*SOURCE DOCUMENT*
When Mya turned two, I was allowed to bring my own dog into the household - Ryker. Ryker is the purebred poodle in the household and is close to Mya in age. These two are inseperable. I don't know if it's the lack of age gap or the opposite gender thing, but Mya and Ryker are buds. They cuddle and play together all the time. Actually, my mom gives me guilt trips about moving out that I'll be "breaking up the gang."

I think it largely depends on the dog. If your dog is older or doesn't do well around other dogs, she/he might be a one-dog household. I also think it depends majorly on if the owner wants and can afford (time and money) another dog. 

Personally, I couldn't imagine going down to a one-dog household and staying there. I could and would never love Ryker any less. I believe each dog has a separate personality and there are certain traits you just click with about each dog. 

I just want to bring up a point about what ArcticFox said - fostering and adopting can be highly rewarding, and I applaud people who do it. Sometimes, however, bringing new dog after new dog (as is the case with fostering) can stress out a dog more than just bringing in one new face and allowing an adaption process. Not to freak anyone out and play the fear game - but make sure you know where the adopted/fostered dog comes from. Being alone with a new dog with a sketchy background is one thing. But a friend of mine had a small mini poodle and brought in a foster. The dog was fine for months, but during dinner one night the mini poodle got too close and the fostered dog freaked and broke the poo's neck. Poor thing. So just be cautious.

Oh, and as far as gender, I've always heard the 'trying out' period lasts shorter with opposite gendered dogs (as long as both are altered). So boys go with girls and girls with boys. 

Good luck - hope I helped!


----------



## tokipoke (Sep 3, 2011)

I agonized about adding another dog not because I was worried about Leroy - I was worried about myself! lol I wondered if I had the energy and time to juggle more than one dog.

Louis is not a poodle, but adding another dog has been one of the best decisions! People mentioned that if you're going to walk or let out to potty, one dog, it's not *that* much work with two. You still do need to have times where you give individual attention to each dog though - like taking one dog on a walk, and then the other dog to a friend's house. So they have separate time from each other, and quality time with you.

*WRITTEN TASK 1*
Find every line in the entries that contains the string "image", matching case exactly, and copy each one out in full.
The thread on adding a second dog and the entries that follow it come from unrelated sources.

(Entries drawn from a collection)

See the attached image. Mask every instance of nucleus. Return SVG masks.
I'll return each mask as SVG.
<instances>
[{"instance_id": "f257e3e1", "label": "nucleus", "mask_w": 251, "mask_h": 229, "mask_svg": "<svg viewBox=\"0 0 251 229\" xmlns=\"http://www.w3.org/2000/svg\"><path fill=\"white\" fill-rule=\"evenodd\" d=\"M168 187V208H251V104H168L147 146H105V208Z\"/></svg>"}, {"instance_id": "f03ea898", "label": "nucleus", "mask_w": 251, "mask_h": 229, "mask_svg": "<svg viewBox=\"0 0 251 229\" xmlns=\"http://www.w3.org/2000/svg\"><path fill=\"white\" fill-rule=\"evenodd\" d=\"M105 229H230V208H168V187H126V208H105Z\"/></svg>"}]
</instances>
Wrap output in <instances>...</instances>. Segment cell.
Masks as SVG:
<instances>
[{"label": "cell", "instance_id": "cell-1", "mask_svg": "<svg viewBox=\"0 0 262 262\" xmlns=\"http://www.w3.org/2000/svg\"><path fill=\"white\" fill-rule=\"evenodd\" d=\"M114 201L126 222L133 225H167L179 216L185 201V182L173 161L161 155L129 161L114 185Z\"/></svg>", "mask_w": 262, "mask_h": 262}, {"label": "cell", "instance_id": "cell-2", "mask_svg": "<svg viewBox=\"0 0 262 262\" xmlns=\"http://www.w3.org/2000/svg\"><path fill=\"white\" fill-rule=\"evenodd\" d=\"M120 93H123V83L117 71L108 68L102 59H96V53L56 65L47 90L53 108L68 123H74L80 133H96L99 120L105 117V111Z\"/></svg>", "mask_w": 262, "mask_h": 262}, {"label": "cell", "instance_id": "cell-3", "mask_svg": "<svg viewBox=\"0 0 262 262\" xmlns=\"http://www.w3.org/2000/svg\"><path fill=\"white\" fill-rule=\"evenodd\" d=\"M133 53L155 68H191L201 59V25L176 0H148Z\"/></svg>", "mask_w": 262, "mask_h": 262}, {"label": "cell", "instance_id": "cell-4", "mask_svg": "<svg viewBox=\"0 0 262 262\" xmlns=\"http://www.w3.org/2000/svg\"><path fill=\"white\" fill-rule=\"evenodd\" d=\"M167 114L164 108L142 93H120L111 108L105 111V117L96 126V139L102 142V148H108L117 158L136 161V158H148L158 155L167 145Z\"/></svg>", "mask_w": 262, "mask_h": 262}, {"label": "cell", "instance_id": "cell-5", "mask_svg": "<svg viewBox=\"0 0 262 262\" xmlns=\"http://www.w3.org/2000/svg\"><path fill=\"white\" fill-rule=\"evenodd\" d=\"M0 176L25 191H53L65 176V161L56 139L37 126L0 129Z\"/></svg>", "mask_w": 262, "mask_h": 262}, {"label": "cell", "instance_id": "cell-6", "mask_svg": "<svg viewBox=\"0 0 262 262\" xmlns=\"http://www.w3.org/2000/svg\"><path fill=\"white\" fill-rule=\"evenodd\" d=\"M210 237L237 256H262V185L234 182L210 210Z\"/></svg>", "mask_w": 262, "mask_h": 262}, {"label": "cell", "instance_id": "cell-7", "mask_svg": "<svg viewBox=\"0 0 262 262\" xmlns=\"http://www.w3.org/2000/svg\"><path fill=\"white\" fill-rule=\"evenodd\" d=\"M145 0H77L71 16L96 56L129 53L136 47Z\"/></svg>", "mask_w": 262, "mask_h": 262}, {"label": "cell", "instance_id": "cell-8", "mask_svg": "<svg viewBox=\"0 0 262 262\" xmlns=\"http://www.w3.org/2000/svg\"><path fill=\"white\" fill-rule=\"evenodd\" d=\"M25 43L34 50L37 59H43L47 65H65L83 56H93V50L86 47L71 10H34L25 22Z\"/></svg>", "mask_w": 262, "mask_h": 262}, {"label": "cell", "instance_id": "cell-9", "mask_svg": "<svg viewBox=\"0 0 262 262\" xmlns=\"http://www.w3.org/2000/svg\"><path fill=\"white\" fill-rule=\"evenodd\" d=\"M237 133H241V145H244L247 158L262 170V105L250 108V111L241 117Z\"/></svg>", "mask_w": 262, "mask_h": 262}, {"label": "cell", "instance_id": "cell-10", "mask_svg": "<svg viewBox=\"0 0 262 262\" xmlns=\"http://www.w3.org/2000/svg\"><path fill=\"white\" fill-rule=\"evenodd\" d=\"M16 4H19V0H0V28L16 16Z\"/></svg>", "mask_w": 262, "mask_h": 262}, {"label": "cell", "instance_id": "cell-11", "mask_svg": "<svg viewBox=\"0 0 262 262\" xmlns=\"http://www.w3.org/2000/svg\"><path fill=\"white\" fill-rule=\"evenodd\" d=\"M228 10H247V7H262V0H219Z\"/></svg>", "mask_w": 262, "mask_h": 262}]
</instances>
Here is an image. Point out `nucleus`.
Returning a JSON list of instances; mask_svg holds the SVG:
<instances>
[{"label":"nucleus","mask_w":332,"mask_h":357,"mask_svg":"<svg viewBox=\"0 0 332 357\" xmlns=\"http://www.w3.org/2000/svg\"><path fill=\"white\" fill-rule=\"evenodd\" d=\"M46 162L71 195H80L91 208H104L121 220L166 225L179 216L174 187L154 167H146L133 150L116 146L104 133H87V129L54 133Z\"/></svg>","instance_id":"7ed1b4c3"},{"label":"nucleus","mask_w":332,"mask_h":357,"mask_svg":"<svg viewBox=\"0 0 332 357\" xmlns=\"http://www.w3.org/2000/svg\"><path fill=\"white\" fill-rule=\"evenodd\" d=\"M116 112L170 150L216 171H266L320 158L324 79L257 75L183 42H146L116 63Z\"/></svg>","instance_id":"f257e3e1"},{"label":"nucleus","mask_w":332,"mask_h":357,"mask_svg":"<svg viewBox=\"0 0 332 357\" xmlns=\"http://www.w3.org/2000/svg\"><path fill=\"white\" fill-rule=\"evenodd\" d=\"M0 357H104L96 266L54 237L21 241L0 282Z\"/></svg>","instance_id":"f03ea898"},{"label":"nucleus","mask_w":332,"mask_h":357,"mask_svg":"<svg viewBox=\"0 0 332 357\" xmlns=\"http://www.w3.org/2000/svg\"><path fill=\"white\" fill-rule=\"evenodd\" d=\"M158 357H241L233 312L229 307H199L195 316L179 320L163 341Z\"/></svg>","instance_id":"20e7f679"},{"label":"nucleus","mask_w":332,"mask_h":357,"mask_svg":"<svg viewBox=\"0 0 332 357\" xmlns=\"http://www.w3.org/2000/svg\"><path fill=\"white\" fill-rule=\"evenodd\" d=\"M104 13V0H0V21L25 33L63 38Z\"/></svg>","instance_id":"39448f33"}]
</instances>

*WRITTEN TASK 2*
Write what comes next in the thread on adding a second dog, picking up right after its last sentence.

*EXPECTED OUTPUT 1*
See the attached image. Mask every instance of nucleus. Return SVG masks.
Here is an image. Point out `nucleus`.

*EXPECTED OUTPUT 2*
I personally like the size difference. I like how small and portable Louis is and how big Leroy is. Of course you have to supervise play time and they can never get two rowdy with each other, but they DO play together. They play tug, and if Leroy gets the toy, he will run around the couch and Louis will chase him. Louis also gets Leroy running in the backyard (Louis will "run like hell" like a Havanese, and Leroy will do poodle zoomies), of course this scares me sometimes cause I think he'll step on Louis but Leroy is careful.

Adding another dog to my household has not made Leroy sad. My husband comments that he thinks Leroy is "jealous" but I think that is humaniznig them too much. They both enjoy lots of attention and receive it. Having another dog has also made me less neurotic about Leroy being "the perfect dog." I always felt guilty when I didn't do enough with Leroy - like if he was crated for a couple of hours, and I could only walk him and not take him to the dog park. I feel more at ease even if we don't do a lot of activities because the dogs keep each other company. There is always something "fun" going on in the house. How the dogs get along though will rely on the dogs' personalities. Leroy and Louis are the same in how they always want to be with me and follow me around the house everywhere. Leroy has bad separation anxiety - Louis is very attentive but still independent. I can leave him crated, in a whole different room and he doesn't make a peep - even while I walk around the house. He never feels "excluded" from anything. He just chills out. I hope this will rub off on Leroy. SO - I love the personality similarities and differences and you will find yourself loving both dogs equally but for different reasons!

Good luck with your decision! Since you are waiting a year or more, I'm pretty sure that Lumi will feel secure that she is your baby, so adding another puppy wouldn't be a threat to her. I do wonder if Leroy would have reacted differently if I brought home a puppy. Maybe he would feel neglected, since puppies take up a lot of time - so you end up sacrificing quality time with the resident dog.

Here's some pics of the two:

(I'll be babysitting a friend's dog for two weeks! So I'll see how a THREE dog household is lol.)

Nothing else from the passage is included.